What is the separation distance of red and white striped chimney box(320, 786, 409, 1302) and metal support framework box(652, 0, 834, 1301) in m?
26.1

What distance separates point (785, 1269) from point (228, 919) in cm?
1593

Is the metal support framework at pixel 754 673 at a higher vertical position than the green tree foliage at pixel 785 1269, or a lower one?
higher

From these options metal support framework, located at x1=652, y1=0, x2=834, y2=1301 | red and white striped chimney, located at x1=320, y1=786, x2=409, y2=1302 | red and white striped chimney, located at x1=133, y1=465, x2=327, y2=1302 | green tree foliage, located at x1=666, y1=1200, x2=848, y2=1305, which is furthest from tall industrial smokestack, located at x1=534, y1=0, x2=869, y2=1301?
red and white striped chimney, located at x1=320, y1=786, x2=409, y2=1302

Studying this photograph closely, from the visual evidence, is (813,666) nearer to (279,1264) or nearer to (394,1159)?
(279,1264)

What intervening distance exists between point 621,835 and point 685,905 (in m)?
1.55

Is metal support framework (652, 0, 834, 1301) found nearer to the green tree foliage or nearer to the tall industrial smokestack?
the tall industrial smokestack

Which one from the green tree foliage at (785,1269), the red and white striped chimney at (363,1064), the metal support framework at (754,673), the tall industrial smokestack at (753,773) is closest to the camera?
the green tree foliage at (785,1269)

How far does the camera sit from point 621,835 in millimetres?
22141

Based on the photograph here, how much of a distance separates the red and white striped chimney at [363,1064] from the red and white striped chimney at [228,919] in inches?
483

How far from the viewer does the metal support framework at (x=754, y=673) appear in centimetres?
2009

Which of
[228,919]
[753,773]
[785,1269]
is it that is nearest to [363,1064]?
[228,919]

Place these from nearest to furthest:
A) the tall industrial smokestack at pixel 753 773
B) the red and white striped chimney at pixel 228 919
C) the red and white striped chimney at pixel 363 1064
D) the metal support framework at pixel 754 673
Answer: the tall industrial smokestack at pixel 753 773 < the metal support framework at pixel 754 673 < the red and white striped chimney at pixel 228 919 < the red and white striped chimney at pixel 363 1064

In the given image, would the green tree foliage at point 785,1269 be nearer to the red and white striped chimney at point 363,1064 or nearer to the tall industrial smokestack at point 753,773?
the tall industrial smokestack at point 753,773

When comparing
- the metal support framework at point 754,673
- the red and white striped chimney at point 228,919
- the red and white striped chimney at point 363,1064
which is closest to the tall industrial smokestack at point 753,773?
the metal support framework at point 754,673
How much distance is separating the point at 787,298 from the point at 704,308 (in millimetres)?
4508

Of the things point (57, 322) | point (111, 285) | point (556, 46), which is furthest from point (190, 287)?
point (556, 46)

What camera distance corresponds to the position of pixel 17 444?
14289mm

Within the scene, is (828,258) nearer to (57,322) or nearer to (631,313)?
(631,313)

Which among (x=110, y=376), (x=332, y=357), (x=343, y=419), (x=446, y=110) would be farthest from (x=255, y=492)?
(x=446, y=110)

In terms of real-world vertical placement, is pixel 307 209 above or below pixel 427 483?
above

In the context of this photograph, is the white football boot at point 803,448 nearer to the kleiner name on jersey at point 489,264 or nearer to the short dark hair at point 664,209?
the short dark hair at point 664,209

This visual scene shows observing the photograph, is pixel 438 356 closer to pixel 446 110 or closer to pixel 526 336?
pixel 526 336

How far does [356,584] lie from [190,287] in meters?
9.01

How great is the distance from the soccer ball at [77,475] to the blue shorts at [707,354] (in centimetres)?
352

----------

Short exercise: Your task is to extract all of the records exactly.

Complete answer:
What is the separation distance of red and white striped chimney box(320, 786, 409, 1302) and metal support framework box(652, 0, 834, 1301) in m?
26.1

What distance separates point (785, 1269) from point (228, 919) in cm?
1593

Is the metal support framework at pixel 754 673 at a higher vertical position than the green tree foliage at pixel 785 1269, or a lower one?
higher

From these options metal support framework, located at x1=652, y1=0, x2=834, y2=1301 | red and white striped chimney, located at x1=320, y1=786, x2=409, y2=1302 | red and white striped chimney, located at x1=133, y1=465, x2=327, y2=1302 | green tree foliage, located at x1=666, y1=1200, x2=848, y2=1305, which is furthest from tall industrial smokestack, located at x1=534, y1=0, x2=869, y2=1301?
red and white striped chimney, located at x1=320, y1=786, x2=409, y2=1302

Studying this photograph closely, from the visual evidence, is (813,666) nearer to (279,1264) or nearer to (394,1159)?
(279,1264)

What intervening distance exists between point 621,835 and point 685,905 (in m)?
1.55

Is metal support framework (652, 0, 834, 1301) found nearer to the green tree foliage or nearer to the tall industrial smokestack?
the tall industrial smokestack

Which one from the green tree foliage at (785,1269), the red and white striped chimney at (363,1064), the metal support framework at (754,673), the tall industrial smokestack at (753,773) is closest to the camera?
the green tree foliage at (785,1269)

How far does the camera sit from point 621,835 in millimetres?
22141

Based on the photograph here, how much of a distance separates the red and white striped chimney at [363,1064] from the red and white striped chimney at [228,919] in inches?
483

How far from the viewer does the metal support framework at (x=754, y=673) appear in centimetres?
2009

Which of
[228,919]
[753,773]
[785,1269]
is it that is nearest to [363,1064]?
[228,919]

Place these from nearest to furthest:
A) the tall industrial smokestack at pixel 753 773
B) the red and white striped chimney at pixel 228 919
C) the red and white striped chimney at pixel 363 1064
D) the metal support framework at pixel 754 673
Answer: the tall industrial smokestack at pixel 753 773 < the metal support framework at pixel 754 673 < the red and white striped chimney at pixel 228 919 < the red and white striped chimney at pixel 363 1064

In the given image, would the green tree foliage at point 785,1269 be nearer to the red and white striped chimney at point 363,1064 or nearer to the tall industrial smokestack at point 753,773?
the tall industrial smokestack at point 753,773

When comparing
- the metal support framework at point 754,673
- the red and white striped chimney at point 228,919
- the red and white striped chimney at point 363,1064
which is closest to the tall industrial smokestack at point 753,773?
the metal support framework at point 754,673
How much distance is separating the point at 787,298 from the point at 704,308 (in millimetres)?
4508

Of the things point (57, 322) | point (111, 285) | point (556, 46), which is furthest from point (190, 287)?
point (556, 46)

What camera distance corresponds to the position of pixel 17 444?
14289mm

Within the scene, is (828,258) nearer to (57,322) or nearer to (631,313)?
(631,313)

Which among (x=110, y=376), (x=332, y=357), (x=343, y=419), (x=446, y=110) would be farthest from (x=255, y=492)?
(x=446, y=110)

In terms of real-world vertical placement, is pixel 307 209 above or below pixel 427 483?
above

In the context of this photograph, is the white football boot at point 803,448 nearer to the kleiner name on jersey at point 489,264 or nearer to the short dark hair at point 664,209?
the short dark hair at point 664,209

This visual scene shows observing the photograph, is pixel 438 356 closer to pixel 446 110 or closer to pixel 526 336?
pixel 526 336

How far does [356,584] lie from [190,287] in meters?
9.01

How great is the distance from the soccer ball at [77,475] to the blue shorts at [707,354] (in centimetres)?
352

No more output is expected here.